Exercise
Copy the following records out word for word, keeping every line as it appears.

Excerpts from a spatial reasoning dataset
>> start

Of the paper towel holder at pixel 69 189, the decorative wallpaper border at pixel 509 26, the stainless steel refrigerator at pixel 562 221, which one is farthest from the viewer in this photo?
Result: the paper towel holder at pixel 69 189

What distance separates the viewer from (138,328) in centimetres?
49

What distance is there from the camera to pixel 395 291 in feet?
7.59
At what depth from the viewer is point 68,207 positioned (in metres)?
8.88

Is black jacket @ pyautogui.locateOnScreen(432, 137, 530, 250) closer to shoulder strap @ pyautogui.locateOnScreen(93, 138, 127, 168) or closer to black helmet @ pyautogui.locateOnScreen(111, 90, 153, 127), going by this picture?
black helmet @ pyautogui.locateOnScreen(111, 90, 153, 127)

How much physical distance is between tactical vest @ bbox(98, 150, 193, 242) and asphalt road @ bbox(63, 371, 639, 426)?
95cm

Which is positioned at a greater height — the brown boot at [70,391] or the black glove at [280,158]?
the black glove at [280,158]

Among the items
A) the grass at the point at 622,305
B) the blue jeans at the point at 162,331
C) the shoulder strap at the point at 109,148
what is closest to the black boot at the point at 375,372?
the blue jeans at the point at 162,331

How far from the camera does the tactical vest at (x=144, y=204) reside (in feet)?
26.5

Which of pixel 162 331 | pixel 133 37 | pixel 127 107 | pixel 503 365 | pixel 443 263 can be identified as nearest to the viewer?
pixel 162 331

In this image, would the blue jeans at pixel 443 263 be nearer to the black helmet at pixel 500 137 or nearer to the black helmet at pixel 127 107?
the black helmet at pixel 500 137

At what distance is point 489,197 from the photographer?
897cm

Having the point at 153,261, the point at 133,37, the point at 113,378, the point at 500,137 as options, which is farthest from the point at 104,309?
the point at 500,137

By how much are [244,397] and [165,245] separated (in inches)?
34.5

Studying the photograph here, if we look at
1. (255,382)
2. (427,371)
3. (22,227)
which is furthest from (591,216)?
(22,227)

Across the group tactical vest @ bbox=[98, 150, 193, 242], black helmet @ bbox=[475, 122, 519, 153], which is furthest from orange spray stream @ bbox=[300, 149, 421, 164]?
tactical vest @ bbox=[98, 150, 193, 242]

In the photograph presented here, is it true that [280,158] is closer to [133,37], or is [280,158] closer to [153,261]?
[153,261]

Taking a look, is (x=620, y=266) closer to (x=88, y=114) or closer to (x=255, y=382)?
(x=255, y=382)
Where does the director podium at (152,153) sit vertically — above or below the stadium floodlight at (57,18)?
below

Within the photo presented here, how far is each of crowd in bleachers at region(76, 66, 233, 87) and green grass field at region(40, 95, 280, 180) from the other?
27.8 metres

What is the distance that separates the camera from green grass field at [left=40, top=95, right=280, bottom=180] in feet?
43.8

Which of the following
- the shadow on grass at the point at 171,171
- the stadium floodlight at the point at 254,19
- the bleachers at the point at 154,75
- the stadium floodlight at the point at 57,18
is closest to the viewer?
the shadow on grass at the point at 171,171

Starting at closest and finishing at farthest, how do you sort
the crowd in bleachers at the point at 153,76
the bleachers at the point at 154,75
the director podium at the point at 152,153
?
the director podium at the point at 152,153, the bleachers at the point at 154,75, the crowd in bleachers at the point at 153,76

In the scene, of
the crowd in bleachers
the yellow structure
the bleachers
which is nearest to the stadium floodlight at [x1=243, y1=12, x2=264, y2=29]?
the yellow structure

>> end

Exercise solution
Of the paper towel holder at pixel 69 189, the decorative wallpaper border at pixel 509 26, the stainless steel refrigerator at pixel 562 221, which one is farthest from the viewer in this photo?
Result: the paper towel holder at pixel 69 189

What distance separates the viewer from (138,328) in centimetres?
49

What distance is there from the camera to pixel 395 291 in feet?
7.59
At what depth from the viewer is point 68,207 positioned (in metres)?
8.88

Is black jacket @ pyautogui.locateOnScreen(432, 137, 530, 250) closer to shoulder strap @ pyautogui.locateOnScreen(93, 138, 127, 168) or closer to black helmet @ pyautogui.locateOnScreen(111, 90, 153, 127), going by this picture?
black helmet @ pyautogui.locateOnScreen(111, 90, 153, 127)

How much physical distance is between tactical vest @ bbox(98, 150, 193, 242) and asphalt road @ bbox(63, 371, 639, 426)?
95cm

Which is positioned at a greater height — the brown boot at [70,391] or the black glove at [280,158]?
the black glove at [280,158]

Among the items
A) the grass at the point at 622,305
B) the blue jeans at the point at 162,331
C) the shoulder strap at the point at 109,148
what is closest to the black boot at the point at 375,372?
the blue jeans at the point at 162,331

How far from the camera does the tactical vest at (x=144, y=204) reside (in feet)?
26.5

Which of pixel 162 331 | pixel 133 37 | pixel 127 107 | pixel 503 365 | pixel 443 263 can be identified as nearest to the viewer?
pixel 162 331

In this image, would the blue jeans at pixel 443 263 be nearer to the black helmet at pixel 500 137 or nearer to the black helmet at pixel 127 107?
the black helmet at pixel 500 137

At what distance is point 489,197 from the photographer?
897cm

Having the point at 153,261, the point at 133,37, the point at 113,378, the point at 500,137 as options, which is farthest from the point at 104,309?
the point at 500,137

By how much are [244,397] and [165,245] separated (in inches)?
34.5

Studying the photograph here, if we look at
1. (255,382)
2. (427,371)
3. (22,227)
which is furthest from (591,216)?
(22,227)

Across the group tactical vest @ bbox=[98, 150, 193, 242], black helmet @ bbox=[475, 122, 519, 153], which is furthest from orange spray stream @ bbox=[300, 149, 421, 164]?
tactical vest @ bbox=[98, 150, 193, 242]

In the photograph presented here, is it true that [280,158] is closer to [133,37], or is [280,158] closer to [153,261]?
[153,261]

Taking a look, is (x=620, y=266) closer to (x=88, y=114) or closer to (x=255, y=382)?
(x=255, y=382)
Where does the director podium at (152,153) sit vertically — above or below the stadium floodlight at (57,18)?
below

Within the photo presented here, how far is each of crowd in bleachers at region(76, 66, 233, 87) and green grass field at region(40, 95, 280, 180) from the other?
27.8 metres

What is the distance that separates the camera from green grass field at [left=40, top=95, right=280, bottom=180] in feet?
43.8

Which of the following
- the shadow on grass at the point at 171,171
- the stadium floodlight at the point at 254,19
- the bleachers at the point at 154,75
- the stadium floodlight at the point at 57,18
is closest to the viewer?
the shadow on grass at the point at 171,171

Starting at closest and finishing at farthest, how do you sort
the crowd in bleachers at the point at 153,76
the bleachers at the point at 154,75
the director podium at the point at 152,153
?
the director podium at the point at 152,153, the bleachers at the point at 154,75, the crowd in bleachers at the point at 153,76

In the scene, of
the crowd in bleachers
the yellow structure
the bleachers
which is nearest to the stadium floodlight at [x1=243, y1=12, x2=264, y2=29]?
the yellow structure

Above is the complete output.